# Hands-on Day 1

## You'll learn

- familiarize with jupyter notebooks, numpy and pandas

### Input data
- efficient data format: convert CSV to Parquet
- create input vector with features for MLLib. Format of the input depends on chosen ML library

### Visualization
- explore dataset, plot features
- correlation matrix


# Dataset description

The dataset used in this example is described [here](https://archive.ics.uci.edu/ml/datasets/HIGGS). It is a binary classification problem where the goal is to train a classifier able to distinguish between a signal process, the production of new theoretical Higgs bosons, and a background process with identical decay products but distinct kinematic features.

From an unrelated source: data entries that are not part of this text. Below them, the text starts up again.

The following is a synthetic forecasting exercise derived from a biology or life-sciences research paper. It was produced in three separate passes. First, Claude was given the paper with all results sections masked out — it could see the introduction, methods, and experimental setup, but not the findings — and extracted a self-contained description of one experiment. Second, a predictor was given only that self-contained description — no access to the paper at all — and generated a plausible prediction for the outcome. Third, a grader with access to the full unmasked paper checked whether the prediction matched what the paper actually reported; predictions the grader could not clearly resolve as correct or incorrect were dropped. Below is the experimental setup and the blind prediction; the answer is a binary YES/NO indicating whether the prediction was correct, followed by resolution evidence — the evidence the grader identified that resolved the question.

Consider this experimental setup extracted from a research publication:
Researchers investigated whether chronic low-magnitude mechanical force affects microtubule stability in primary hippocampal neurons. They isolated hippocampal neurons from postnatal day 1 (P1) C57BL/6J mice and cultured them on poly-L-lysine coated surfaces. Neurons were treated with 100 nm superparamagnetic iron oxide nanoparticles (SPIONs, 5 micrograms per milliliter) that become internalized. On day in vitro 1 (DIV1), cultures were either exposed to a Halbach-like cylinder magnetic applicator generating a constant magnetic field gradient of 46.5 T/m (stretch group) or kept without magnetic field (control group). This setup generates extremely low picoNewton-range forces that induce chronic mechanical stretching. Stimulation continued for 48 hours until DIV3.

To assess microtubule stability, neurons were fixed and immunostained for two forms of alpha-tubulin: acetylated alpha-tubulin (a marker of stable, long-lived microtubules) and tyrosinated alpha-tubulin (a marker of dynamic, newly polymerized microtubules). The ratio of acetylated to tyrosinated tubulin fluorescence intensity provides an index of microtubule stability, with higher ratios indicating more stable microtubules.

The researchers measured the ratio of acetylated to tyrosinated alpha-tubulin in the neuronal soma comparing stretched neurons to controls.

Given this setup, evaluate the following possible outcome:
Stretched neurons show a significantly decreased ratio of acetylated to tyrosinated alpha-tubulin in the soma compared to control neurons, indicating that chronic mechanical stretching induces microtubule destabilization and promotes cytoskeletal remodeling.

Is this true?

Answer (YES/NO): NO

Each row of this dataset contains 28 features plus the label:

- 21 low-level features which represent the basic measure made by the particle detector
  - Momentum of the observed paricles
  - Missing transverse momentum
  - Jets and b-tagging information
- 7 high-level features computed from the low-level features that encode the knowledge of the different intermediate states of the two processes (reconstructed invariant masses)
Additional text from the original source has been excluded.